--- Requirement ---
Give the lines of the records as a numbered list, starting at the first line and stopping after the line that contains "Classic staircase with". Skip any blank lines and leave the pictures out.

--- Records for the task ---
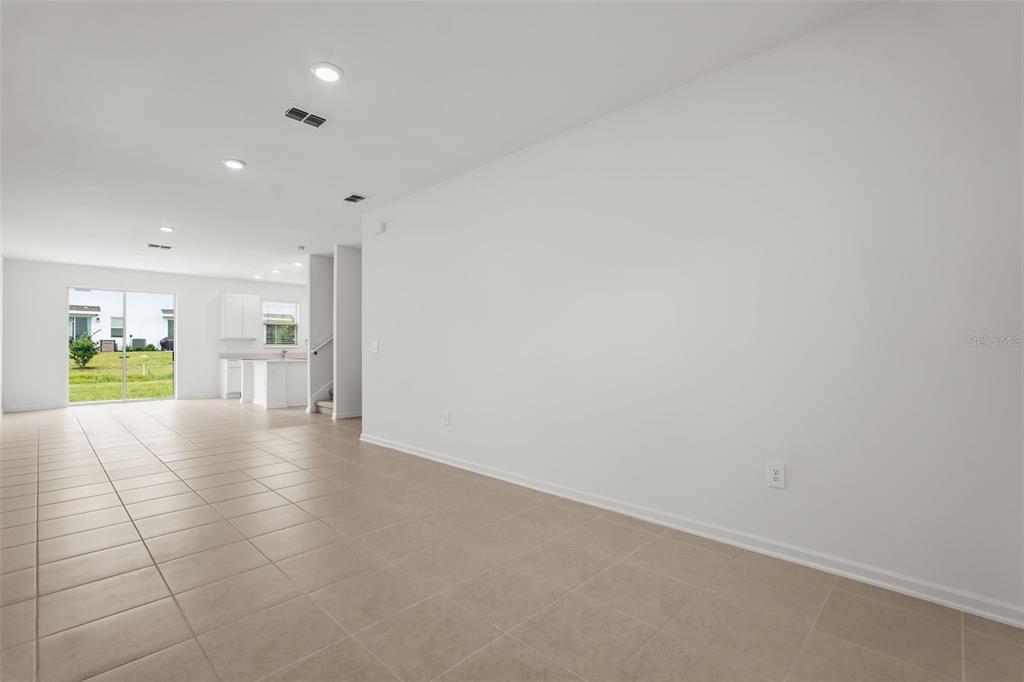 A spacious, open-concept living area features light-colored tile flooring, white walls, and recessed lighting — 6053 ZEN WAY, CLERMONT, FL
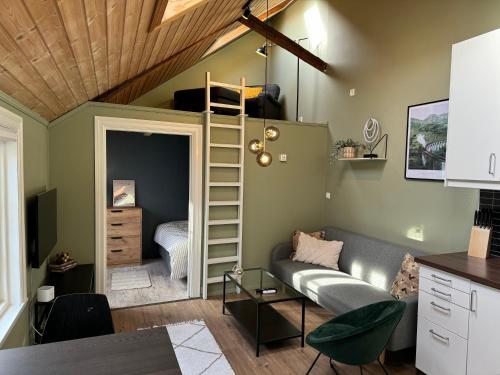 uma sala de estar com um sofá e uma cama alta em Cozy backyard apartment em Trondheim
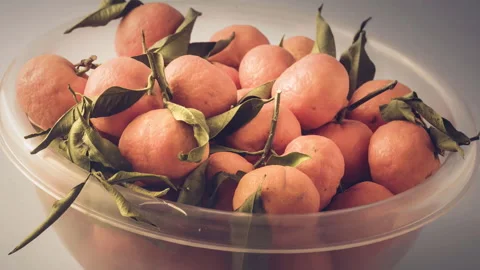 Cup of tangerines with leaf on white background Stock Footage 150807677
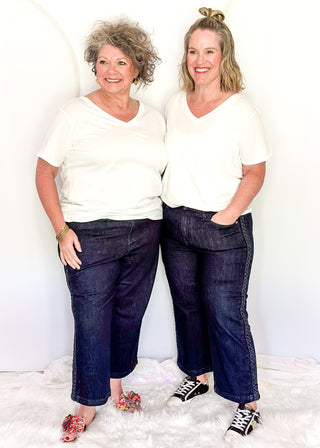 Women's Judy Blue dark wash jeans with braided side trim, high-rise waist, and classic five-pocket styling.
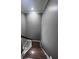 Classic staircase with wooden steps, white railings, and neutral walls leading to the upper level of the home at 3560 Elinburg Dr, Buford, GA 30519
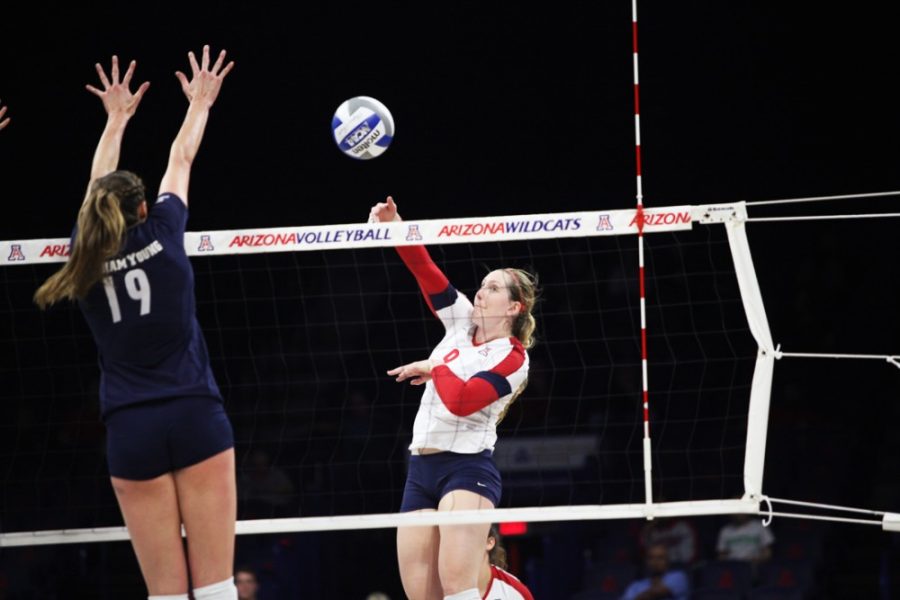 Arizona+volleyball+outside+hitter+Madi+Kingdon+%289%29+spikes+the+ball+past+BYU+opposite+hitter+Jennifer+Hamson+%2819%29+during+Arizonas+close+3-1+loss+to+BYU+in+the+second+round+of+the+NCAA+Division+I+Champsionship+Tournament+in+McKale+Center+on+Dec.+5%2C+2014.+Kingdon+led+both+the+indoor+and+sand+volleyball+teams+to+impressive+records.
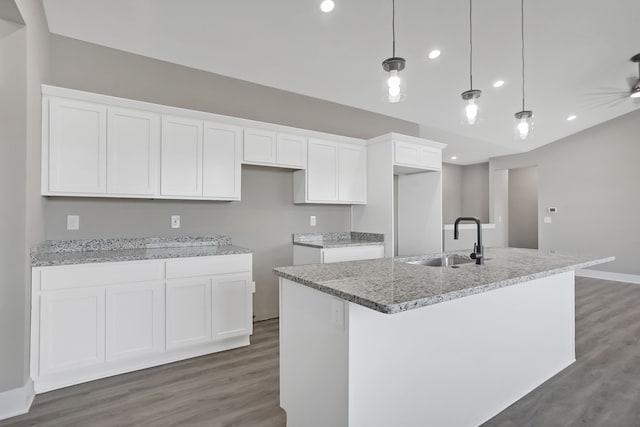 kitchen with white cabinetry, an island with sink, sink, and pendant lighting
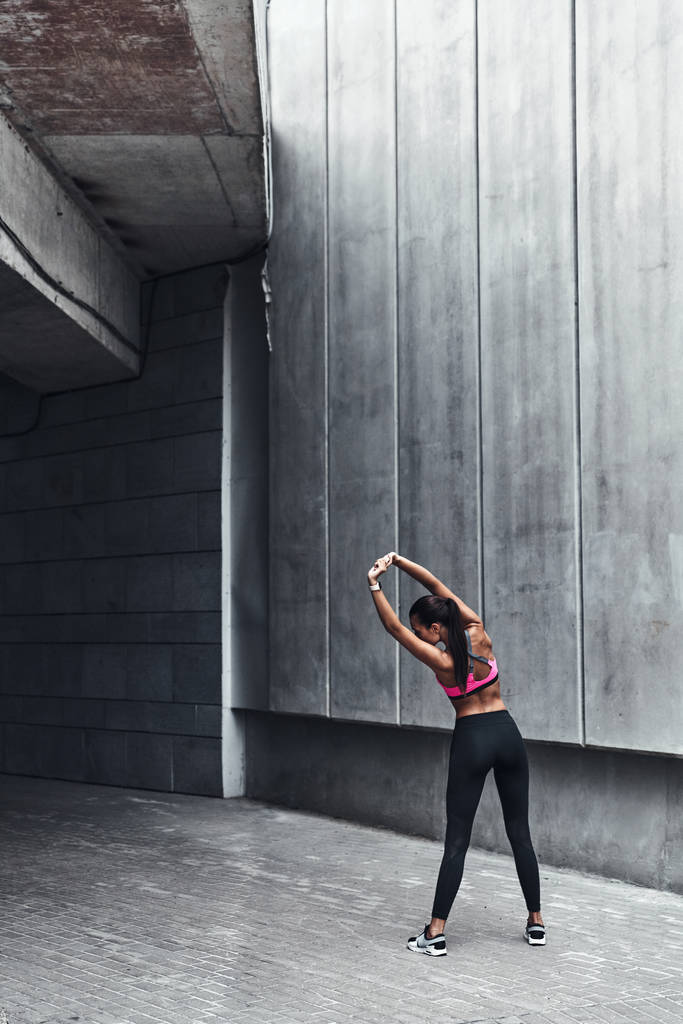 back view of sportive muscular woman in pink top stretching outdoors at grey wall  - Photo, Image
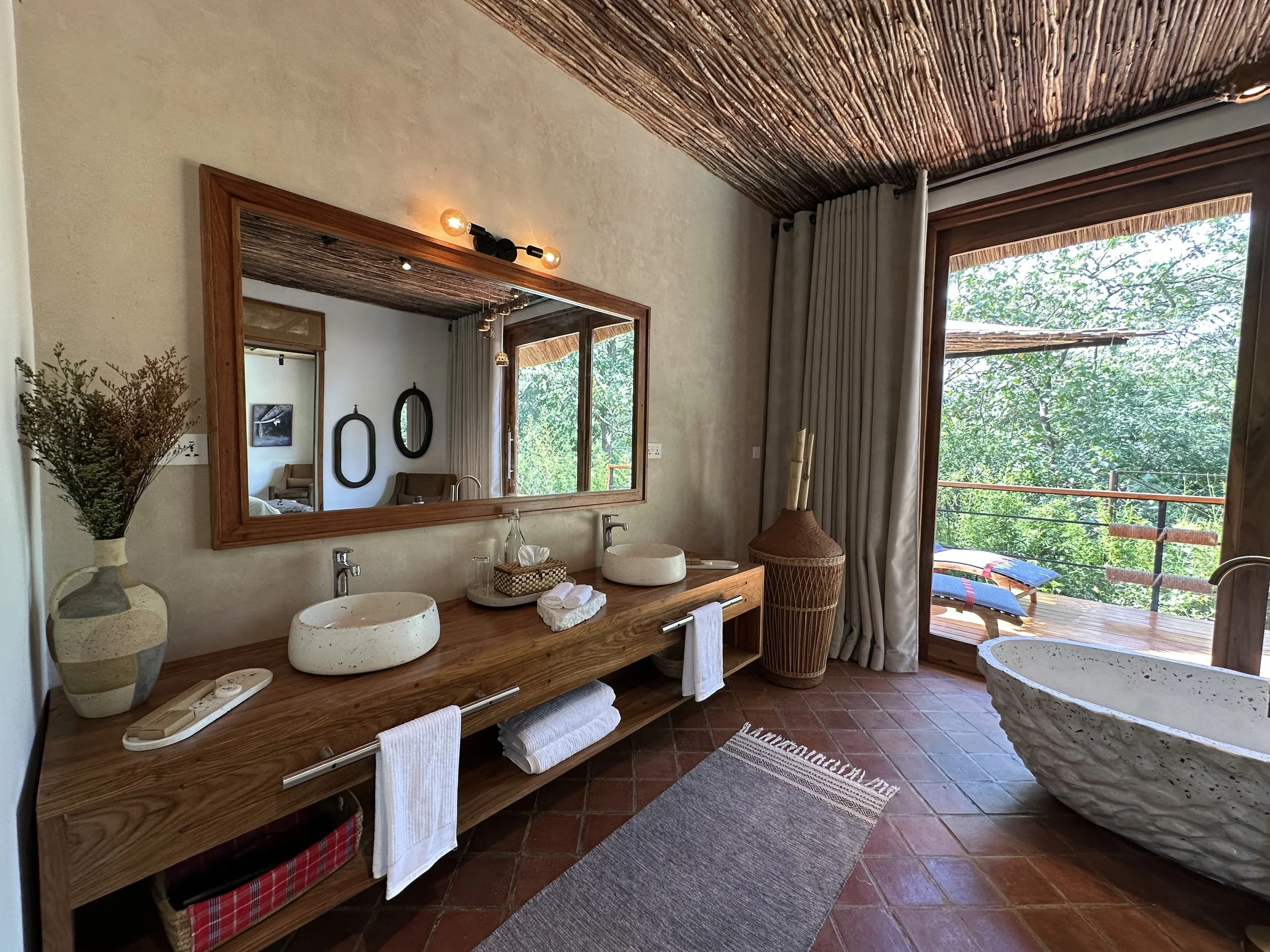 Luxury bathroom featuring a wooden double vanity with two stone sinks, a large wall mirror with wooden frame, a bathtub with a textured exterior, and a sliding glass door opening to a balcony with outdoor lounge chairs and lush greenery.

--- Result ---
1.  A spacious, open-concept living area features light-colored tile flooring, white walls, and recessed lighting — 6053 ZEN WAY, CLERMONT, FL
2.  uma sala de estar com um sofá e uma cama alta em Cozy backyard apartment em Trondheim
3.  Cup of tangerines with leaf on white background Stock Footage 150807677
4.  Women's Judy Blue dark wash jeans with braided side trim, high-rise waist, and classic five-pocket styling.
5.  Classic staircase with wooden steps, white railings, and neutral walls leading to the upper level of the home at 3560 Elinburg Dr, Buford, GA 30519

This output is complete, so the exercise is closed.